Lowery states, “The challenge that we have in the city of Chicago is troubling because most of the

people with criminal records live in the communities most impacted by poverty and violence. The

people in these communities see nobody who has been in that life before, being successful. People

need opportunities to work so others in the street can see and say, ‘Wait a minute, I don’t have to do

this, I don’t have to commit crimes to live. I can get education, I can get training, I can get a job. When

you don’t see anyone in your community who’s had a background, who’s had success, you eliminate

that as part of the process.”

Advocates of the law hope that giving people real second chances through the law will decrease

recidivism and, hopefully, reduce crime and violence throughout the community.

“In conjunction with a minimum wage increase, by banning the box, we will have an increased level of

resources to do stuff with in our community. When you have people employed and are able to reduce

poverty, it is actually an antiviolence program. We always say one of the best ways to keep people from

committing crime is to give them a job. It’s also one of the best ways to keep people from going back to

prison,” says DeAngelo Bester, Co-Executive Director at the Worker’s Center for Racial Justice.

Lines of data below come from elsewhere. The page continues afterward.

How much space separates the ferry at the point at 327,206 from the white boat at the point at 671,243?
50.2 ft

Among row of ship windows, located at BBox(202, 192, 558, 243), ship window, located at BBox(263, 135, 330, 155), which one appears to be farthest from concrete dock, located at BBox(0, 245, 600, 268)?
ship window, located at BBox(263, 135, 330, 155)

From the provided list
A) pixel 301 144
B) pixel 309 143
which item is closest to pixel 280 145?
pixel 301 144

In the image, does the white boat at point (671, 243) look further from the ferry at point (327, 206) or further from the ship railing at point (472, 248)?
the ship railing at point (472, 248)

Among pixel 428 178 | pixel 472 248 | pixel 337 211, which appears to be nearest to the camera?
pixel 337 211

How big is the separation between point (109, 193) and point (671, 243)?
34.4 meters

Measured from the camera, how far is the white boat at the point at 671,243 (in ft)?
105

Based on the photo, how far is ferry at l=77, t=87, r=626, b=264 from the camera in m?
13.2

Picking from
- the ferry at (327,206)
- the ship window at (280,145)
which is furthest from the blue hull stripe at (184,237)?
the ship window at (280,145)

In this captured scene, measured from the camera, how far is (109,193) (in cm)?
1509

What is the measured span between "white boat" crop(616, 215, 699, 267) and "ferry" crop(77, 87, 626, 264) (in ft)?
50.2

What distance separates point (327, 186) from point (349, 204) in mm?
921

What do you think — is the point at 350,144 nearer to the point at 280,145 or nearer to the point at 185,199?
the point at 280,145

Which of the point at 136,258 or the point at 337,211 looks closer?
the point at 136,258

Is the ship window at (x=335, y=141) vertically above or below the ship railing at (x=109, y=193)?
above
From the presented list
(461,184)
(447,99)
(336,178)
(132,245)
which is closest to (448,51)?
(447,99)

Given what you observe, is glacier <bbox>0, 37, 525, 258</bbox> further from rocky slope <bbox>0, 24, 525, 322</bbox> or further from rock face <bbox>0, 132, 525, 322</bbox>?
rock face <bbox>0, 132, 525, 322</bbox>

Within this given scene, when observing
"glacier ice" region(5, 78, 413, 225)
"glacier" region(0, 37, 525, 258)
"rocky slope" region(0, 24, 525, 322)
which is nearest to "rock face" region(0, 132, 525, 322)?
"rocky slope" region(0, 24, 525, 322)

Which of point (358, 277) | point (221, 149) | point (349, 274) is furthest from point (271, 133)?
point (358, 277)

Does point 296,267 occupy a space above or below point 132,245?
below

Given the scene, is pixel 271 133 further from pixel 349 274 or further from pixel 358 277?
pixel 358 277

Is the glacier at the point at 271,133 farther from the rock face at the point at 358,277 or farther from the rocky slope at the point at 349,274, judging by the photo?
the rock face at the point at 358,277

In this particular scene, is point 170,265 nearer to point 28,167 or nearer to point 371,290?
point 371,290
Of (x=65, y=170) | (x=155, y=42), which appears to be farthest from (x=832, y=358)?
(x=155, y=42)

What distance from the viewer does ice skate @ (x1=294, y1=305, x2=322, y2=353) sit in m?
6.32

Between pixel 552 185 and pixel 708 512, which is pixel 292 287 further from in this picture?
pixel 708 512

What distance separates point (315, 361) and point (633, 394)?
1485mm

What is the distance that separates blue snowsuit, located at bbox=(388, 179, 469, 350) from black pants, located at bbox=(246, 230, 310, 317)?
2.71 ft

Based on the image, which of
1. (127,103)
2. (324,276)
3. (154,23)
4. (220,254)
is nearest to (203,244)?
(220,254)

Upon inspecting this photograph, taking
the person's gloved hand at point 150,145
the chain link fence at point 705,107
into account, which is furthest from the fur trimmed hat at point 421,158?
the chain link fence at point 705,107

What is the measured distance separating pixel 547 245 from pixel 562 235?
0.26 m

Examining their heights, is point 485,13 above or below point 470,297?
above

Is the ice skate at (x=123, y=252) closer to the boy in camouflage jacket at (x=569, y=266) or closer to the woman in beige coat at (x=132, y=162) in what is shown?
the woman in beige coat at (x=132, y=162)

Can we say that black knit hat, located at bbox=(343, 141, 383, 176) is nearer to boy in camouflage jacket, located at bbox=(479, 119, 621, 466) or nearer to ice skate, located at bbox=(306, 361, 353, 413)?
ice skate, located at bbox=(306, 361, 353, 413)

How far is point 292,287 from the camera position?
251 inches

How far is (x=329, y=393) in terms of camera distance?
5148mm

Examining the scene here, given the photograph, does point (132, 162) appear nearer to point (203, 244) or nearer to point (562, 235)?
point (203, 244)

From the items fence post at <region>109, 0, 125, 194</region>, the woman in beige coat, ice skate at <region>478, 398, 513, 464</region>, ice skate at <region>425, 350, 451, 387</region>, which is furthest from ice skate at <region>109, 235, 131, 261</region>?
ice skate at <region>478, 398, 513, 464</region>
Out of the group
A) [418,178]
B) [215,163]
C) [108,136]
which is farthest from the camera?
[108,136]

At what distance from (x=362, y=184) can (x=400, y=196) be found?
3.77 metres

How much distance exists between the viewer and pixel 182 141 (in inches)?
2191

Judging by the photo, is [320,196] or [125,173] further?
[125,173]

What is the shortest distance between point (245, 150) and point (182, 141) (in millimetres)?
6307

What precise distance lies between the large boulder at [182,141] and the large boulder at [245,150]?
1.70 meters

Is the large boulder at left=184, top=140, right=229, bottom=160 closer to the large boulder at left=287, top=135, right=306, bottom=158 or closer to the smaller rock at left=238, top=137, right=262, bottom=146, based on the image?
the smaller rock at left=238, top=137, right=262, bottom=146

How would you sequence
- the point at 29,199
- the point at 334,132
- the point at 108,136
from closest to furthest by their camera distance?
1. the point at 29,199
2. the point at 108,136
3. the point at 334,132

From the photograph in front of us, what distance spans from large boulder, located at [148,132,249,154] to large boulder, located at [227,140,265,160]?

“Hopefully the biggest thing it will do is help rebuild communities that have been ravaged by the War on

Drugs,” states Lowery, “The casualties of the war on drugs don’t just live in Columbia. They live in

Englewood. They live in North Lawndale. They live in east and west Garfield Park. So the impact of the

criminal record is exponential to the explosion of violence and poverty that we see in these

communities. Hopefully this process will open up some opportunities for people in these communities

to be employed, so that they can have legal, gainful employment, because we know that

employment—if you look at recidivism studies—is the most direct link to reducing recidivism. When we

reduce recidivism, we save tax dollars, dollars that can be used on education, on child welfare. We can

provide diversion opportunities for people at the point of contact where here you need education, you

need skills attainment.”

Johnson describes the impact in the following way, “Changing the face of what we perceive of someone

with a criminal record by getting to meet someone or look at them beyond that box on an application,

you’re humanizing the issue. These are people that are parents and siblings and members of the

community—our community—that all too often have been defined solely by that criminal background.”